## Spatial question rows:
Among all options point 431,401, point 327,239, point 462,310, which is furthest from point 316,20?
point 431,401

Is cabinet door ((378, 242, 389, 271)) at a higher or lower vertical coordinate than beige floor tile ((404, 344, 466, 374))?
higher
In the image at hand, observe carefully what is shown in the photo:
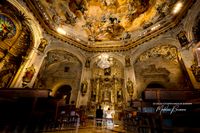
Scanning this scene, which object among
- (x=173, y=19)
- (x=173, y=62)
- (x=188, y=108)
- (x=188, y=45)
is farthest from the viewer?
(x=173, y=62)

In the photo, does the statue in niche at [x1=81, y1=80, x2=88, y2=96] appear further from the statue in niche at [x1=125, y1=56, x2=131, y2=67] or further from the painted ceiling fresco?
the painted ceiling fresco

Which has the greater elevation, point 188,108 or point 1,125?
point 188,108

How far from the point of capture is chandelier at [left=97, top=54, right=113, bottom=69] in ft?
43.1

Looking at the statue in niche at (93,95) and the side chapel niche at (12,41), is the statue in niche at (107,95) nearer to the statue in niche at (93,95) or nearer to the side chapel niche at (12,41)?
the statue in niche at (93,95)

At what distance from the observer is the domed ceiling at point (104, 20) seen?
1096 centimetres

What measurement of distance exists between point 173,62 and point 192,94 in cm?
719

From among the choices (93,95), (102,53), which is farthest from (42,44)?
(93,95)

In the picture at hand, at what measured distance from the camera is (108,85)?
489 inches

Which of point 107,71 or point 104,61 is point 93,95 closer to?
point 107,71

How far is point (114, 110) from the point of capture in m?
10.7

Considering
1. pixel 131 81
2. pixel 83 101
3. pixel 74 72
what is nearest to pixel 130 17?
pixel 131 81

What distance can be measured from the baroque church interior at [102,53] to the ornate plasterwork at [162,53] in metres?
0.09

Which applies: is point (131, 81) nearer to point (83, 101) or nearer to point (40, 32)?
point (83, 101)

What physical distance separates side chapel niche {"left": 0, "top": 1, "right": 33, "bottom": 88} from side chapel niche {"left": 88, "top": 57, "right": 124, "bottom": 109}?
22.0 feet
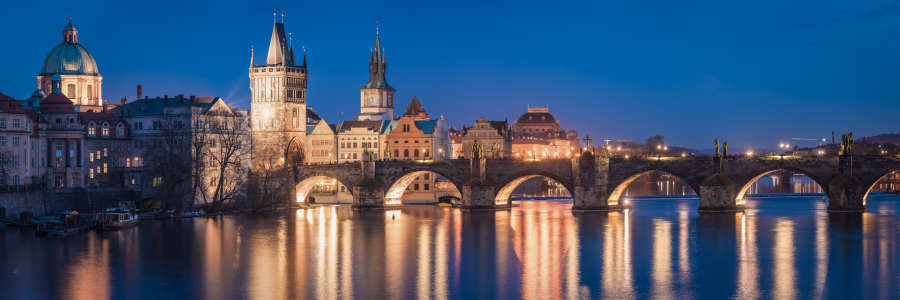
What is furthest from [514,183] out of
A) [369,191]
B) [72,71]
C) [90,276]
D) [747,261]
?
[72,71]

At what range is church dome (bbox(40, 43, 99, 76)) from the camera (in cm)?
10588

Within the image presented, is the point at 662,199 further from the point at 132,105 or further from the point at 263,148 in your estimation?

...

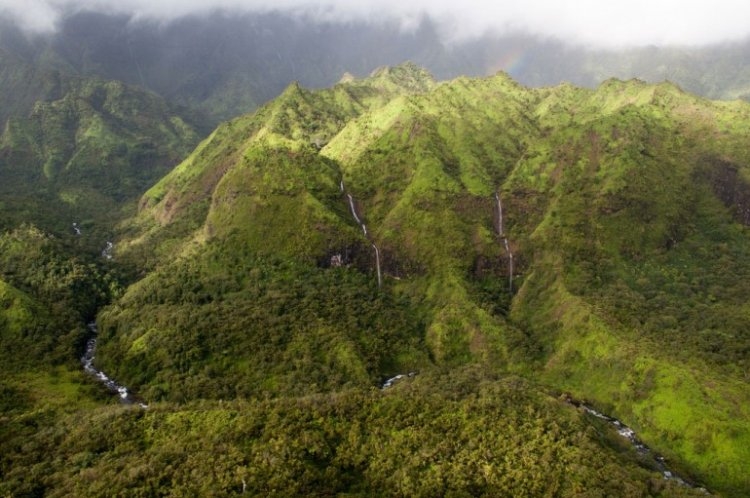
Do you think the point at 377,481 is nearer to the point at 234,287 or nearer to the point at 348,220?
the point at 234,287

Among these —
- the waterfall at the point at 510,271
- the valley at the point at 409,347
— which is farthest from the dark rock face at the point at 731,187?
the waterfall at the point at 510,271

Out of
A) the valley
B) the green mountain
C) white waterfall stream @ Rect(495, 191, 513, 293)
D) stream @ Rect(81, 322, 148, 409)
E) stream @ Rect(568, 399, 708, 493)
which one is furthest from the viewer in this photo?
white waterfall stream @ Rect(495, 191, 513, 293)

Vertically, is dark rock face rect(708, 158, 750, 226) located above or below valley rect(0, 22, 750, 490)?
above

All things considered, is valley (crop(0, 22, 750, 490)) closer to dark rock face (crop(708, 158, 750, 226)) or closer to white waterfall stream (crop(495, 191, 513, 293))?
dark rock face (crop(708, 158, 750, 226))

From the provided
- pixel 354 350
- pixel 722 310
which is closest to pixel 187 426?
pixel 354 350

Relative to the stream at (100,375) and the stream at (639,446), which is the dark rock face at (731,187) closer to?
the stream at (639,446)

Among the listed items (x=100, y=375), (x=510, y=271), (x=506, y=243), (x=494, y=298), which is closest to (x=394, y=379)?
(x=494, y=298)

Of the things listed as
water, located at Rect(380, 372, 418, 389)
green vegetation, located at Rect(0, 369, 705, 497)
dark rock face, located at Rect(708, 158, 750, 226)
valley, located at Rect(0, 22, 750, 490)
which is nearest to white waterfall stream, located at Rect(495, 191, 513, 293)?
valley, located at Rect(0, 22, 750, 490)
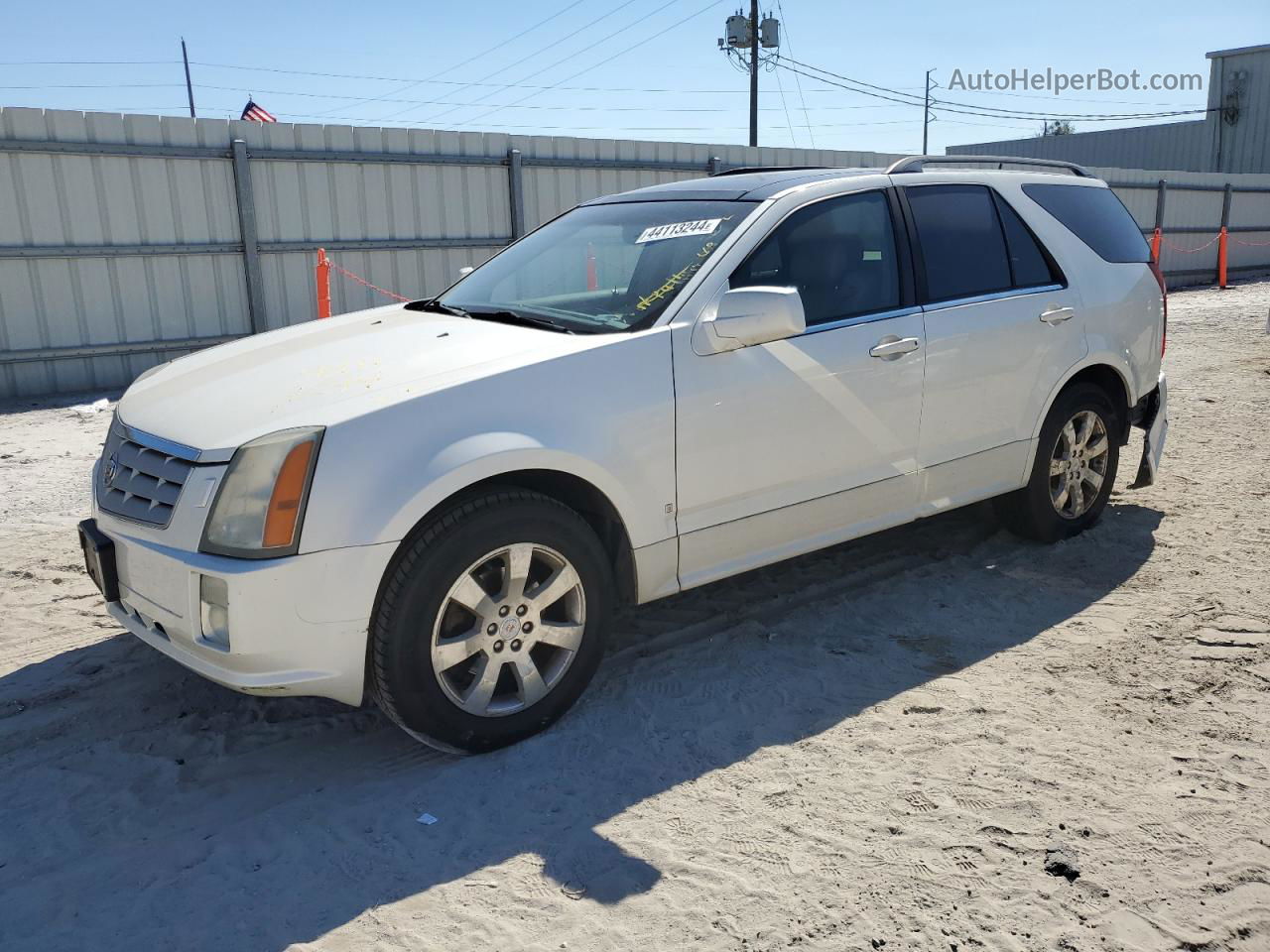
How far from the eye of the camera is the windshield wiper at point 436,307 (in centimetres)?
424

...

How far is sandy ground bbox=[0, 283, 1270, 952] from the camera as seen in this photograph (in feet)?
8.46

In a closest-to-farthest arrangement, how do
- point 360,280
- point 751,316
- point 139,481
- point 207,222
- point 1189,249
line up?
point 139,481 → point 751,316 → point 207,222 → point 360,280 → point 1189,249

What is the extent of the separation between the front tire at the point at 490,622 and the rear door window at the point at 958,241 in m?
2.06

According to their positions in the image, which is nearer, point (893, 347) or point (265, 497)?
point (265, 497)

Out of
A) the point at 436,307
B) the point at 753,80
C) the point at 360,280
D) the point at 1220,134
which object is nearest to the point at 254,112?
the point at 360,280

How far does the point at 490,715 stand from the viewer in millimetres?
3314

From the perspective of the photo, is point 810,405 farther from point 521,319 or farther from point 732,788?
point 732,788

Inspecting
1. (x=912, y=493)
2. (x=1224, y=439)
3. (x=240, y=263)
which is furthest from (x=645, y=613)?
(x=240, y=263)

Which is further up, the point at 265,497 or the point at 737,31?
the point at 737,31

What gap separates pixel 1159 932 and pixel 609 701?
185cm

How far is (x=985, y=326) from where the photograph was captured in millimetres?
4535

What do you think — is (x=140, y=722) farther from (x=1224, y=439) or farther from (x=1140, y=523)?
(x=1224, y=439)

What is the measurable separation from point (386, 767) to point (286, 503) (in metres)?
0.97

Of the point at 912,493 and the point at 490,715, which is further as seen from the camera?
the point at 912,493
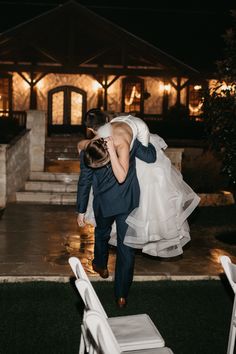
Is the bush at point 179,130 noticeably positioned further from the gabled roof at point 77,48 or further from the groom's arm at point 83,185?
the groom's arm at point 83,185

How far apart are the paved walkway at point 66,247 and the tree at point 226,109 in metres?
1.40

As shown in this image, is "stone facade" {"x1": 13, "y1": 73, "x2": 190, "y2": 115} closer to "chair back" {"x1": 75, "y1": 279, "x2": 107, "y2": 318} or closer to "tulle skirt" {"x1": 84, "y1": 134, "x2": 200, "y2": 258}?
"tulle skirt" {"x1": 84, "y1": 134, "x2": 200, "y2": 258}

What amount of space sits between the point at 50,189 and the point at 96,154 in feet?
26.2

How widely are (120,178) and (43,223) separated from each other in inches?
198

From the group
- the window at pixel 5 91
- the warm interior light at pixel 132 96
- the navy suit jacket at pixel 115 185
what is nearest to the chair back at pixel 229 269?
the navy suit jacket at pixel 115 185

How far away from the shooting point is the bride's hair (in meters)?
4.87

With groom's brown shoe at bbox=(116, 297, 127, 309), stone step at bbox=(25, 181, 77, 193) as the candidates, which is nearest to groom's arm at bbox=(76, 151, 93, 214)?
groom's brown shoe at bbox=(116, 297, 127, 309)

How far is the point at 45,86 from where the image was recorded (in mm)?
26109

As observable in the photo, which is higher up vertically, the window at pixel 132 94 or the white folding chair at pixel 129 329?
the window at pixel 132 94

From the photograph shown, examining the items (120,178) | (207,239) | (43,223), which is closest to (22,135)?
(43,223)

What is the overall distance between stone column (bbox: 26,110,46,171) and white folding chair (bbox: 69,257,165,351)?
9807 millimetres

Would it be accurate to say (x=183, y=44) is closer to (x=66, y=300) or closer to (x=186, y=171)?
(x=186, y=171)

## Do this:
Gather every line of the rows above that contains the string "stone".

## Result of this task:
As shown in this image, is "stone facade" {"x1": 13, "y1": 73, "x2": 190, "y2": 115} closer to "chair back" {"x1": 75, "y1": 279, "x2": 107, "y2": 318} or closer to "tulle skirt" {"x1": 84, "y1": 134, "x2": 200, "y2": 258}?
With groom's brown shoe at bbox=(116, 297, 127, 309), stone step at bbox=(25, 181, 77, 193) as the candidates, which is nearest to groom's arm at bbox=(76, 151, 93, 214)?
What is the overall distance between stone column (bbox: 26,110,46,171) and white folding chair (bbox: 69,257,165,351)?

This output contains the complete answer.